▶
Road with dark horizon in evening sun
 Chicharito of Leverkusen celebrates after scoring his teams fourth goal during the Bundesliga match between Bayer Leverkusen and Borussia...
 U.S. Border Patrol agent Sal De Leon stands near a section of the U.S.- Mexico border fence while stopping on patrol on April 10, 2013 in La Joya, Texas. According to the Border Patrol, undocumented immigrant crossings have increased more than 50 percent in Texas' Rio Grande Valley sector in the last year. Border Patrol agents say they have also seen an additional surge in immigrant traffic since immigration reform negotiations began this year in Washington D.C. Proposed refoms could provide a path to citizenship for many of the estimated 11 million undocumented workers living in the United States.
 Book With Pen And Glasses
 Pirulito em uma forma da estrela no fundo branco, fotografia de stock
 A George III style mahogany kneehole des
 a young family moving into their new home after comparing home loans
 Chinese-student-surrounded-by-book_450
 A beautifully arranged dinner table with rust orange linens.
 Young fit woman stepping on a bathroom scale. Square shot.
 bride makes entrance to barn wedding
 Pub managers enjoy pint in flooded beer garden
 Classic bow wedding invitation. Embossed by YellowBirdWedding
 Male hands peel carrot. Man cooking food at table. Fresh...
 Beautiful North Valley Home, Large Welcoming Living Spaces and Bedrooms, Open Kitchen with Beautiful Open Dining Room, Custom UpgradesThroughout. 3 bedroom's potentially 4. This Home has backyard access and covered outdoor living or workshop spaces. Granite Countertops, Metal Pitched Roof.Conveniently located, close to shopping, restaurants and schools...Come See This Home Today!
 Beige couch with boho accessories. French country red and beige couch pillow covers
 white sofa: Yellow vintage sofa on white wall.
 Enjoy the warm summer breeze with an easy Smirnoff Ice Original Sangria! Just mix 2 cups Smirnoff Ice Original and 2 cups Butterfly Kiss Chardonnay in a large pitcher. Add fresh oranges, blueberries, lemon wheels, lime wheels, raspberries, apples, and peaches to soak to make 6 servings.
◀
◆ **Work task**: Give back the complete material, keeping every word exactly as written.

◆ **Response below**:
Road with dark horizon in evening sun
 Chicharito of Leverkusen celebrates after scoring his teams fourth goal during the Bundesliga match between Bayer Leverkusen and Borussia...
 U.S. Border Patrol agent Sal De Leon stands near a section of the U.S.- Mexico border fence while stopping on patrol on April 10, 2013 in La Joya, Texas. According to the Border Patrol, undocumented immigrant crossings have increased more than 50 percent in Texas' Rio Grande Valley sector in the last year. Border Patrol agents say they have also seen an additional surge in immigrant traffic since immigration reform negotiations began this year in Washington D.C. Proposed refoms could provide a path to citizenship for many of the estimated 11 million undocumented workers living in the United States.
 Book With Pen And Glasses
 Pirulito em uma forma da estrela no fundo branco, fotografia de stock
 A George III style mahogany kneehole des
 a young family moving into their new home after comparing home loans
 Chinese-student-surrounded-by-book_450
 A beautifully arranged dinner table with rust orange linens.
 Young fit woman stepping on a bathroom scale. Square shot.
 bride makes entrance to barn wedding
 Pub managers enjoy pint in flooded beer garden
 Classic bow wedding invitation. Embossed by YellowBirdWedding
 Male hands peel carrot. Man cooking food at table. Fresh...
 Beautiful North Valley Home, Large Welcoming Living Spaces and Bedrooms, Open Kitchen with Beautiful Open Dining Room, Custom UpgradesThroughout. 3 bedroom's potentially 4. This Home has backyard access and covered outdoor living or workshop spaces. Granite Countertops, Metal Pitched Roof.Conveniently located, close to shopping, restaurants and schools...Come See This Home Today!
 Beige couch with boho accessories. French country red and beige couch pillow covers
 white sofa: Yellow vintage sofa on white wall.
 Enjoy the warm summer breeze with an easy Smirnoff Ice Original Sangria! Just mix 2 cups Smirnoff Ice Original and 2 cups Butterfly Kiss Chardonnay in a large pitcher. Add fresh oranges, blueberries, lemon wheels, lime wheels, raspberries, apples, and peaches to soak to make 6 servings.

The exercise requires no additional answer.